-- Begin RECORD LIST --

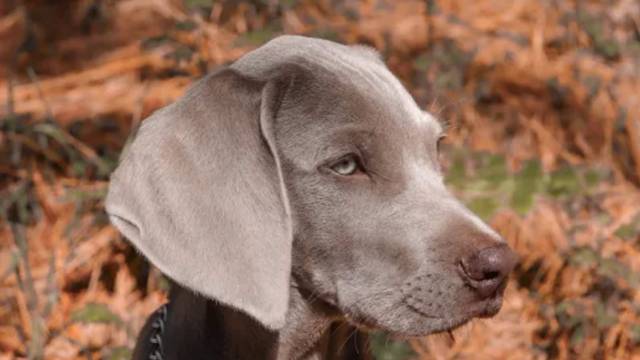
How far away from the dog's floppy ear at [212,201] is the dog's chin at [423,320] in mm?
244

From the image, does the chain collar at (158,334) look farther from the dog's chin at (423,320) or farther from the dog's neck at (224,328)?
the dog's chin at (423,320)

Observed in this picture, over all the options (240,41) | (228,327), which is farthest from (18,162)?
(228,327)

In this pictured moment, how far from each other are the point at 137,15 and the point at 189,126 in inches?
151

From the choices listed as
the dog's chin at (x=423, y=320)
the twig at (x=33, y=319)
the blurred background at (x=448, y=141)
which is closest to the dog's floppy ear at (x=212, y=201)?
the dog's chin at (x=423, y=320)

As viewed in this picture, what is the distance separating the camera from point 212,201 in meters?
2.90

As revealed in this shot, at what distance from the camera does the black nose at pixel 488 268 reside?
9.29 feet

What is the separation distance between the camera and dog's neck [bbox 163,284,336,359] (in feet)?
10.3

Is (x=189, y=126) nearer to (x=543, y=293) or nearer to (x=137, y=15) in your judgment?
(x=543, y=293)

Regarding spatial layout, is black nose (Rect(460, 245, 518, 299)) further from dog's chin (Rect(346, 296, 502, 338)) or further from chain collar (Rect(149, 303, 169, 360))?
chain collar (Rect(149, 303, 169, 360))

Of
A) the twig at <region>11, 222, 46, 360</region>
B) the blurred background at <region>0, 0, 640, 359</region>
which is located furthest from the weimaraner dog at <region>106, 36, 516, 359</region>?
the twig at <region>11, 222, 46, 360</region>

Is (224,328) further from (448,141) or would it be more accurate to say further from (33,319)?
(448,141)

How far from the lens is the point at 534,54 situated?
21.4 ft

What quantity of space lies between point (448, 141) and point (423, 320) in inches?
110

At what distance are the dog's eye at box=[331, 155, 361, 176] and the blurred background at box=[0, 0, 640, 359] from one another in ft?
3.86
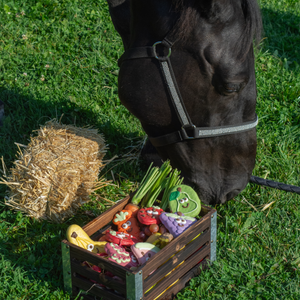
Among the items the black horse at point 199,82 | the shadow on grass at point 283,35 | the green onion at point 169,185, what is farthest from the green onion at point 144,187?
the shadow on grass at point 283,35

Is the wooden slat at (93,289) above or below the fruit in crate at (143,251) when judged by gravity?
below

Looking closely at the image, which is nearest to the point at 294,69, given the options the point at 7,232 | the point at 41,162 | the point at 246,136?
the point at 246,136

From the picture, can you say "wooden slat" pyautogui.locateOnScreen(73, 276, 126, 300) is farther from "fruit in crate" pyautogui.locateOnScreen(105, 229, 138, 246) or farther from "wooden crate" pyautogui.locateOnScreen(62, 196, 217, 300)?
"fruit in crate" pyautogui.locateOnScreen(105, 229, 138, 246)

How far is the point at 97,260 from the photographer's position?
2.01 metres

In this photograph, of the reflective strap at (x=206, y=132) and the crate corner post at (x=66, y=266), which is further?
the reflective strap at (x=206, y=132)

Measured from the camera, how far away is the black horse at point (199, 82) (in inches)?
85.7

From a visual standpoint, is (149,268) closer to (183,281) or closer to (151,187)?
(183,281)

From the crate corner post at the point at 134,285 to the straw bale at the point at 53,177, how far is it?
3.81 ft

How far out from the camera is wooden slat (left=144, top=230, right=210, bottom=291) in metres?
2.02

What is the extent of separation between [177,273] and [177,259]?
0.34 feet

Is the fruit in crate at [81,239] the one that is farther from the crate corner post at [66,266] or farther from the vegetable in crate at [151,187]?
the vegetable in crate at [151,187]

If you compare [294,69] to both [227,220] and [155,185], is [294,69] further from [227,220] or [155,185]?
[155,185]

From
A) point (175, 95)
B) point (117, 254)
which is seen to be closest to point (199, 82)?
point (175, 95)

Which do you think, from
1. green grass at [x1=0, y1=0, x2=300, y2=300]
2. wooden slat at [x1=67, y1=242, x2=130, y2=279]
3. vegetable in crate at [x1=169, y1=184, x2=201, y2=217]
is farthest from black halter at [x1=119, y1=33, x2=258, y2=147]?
wooden slat at [x1=67, y1=242, x2=130, y2=279]
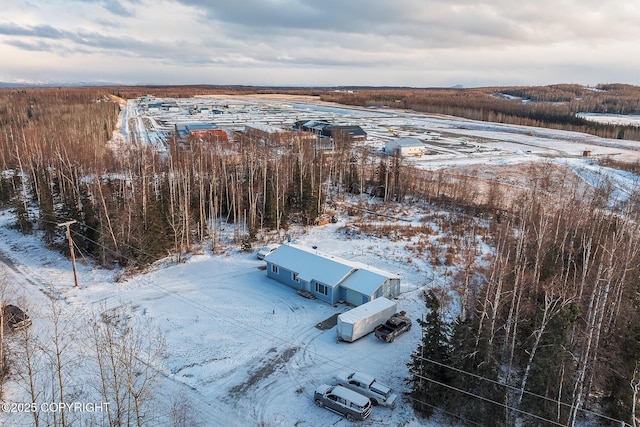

-- End RECORD LIST --

STATED PROBLEM: Begin at the line containing "From a visual" and continue through the end of the data. Rewrite those lines with "straw bale" replaced by "hay bale", keep everything else the same, and omit the pictures.

OUTPUT BELOW:
From a visual standpoint, is (149,268) closer to (183,281) or closer to (151,187)?
(183,281)

From the crate corner post at the point at 134,285 to the hay bale at the point at 53,177, how far is it?
3.81 ft

How far out from the camera is wooden slat (left=144, top=230, right=210, bottom=291) in metres?
2.02

What is the extent of separation between [177,273] and [177,259]?
0.34 feet

Is the fruit in crate at [81,239] the one that is farther from the crate corner post at [66,266] or farther from the vegetable in crate at [151,187]?
the vegetable in crate at [151,187]

If you compare [294,69] to both [227,220] and [155,185], is [294,69] further from [227,220] or [155,185]?
[155,185]

From
A) point (175, 95)
B) point (117, 254)
which is seen to be closest to point (199, 82)?
point (175, 95)

Which do you think, from
1. green grass at [x1=0, y1=0, x2=300, y2=300]
2. wooden slat at [x1=67, y1=242, x2=130, y2=279]
3. vegetable in crate at [x1=169, y1=184, x2=201, y2=217]
is farthest from black halter at [x1=119, y1=33, x2=258, y2=147]?
wooden slat at [x1=67, y1=242, x2=130, y2=279]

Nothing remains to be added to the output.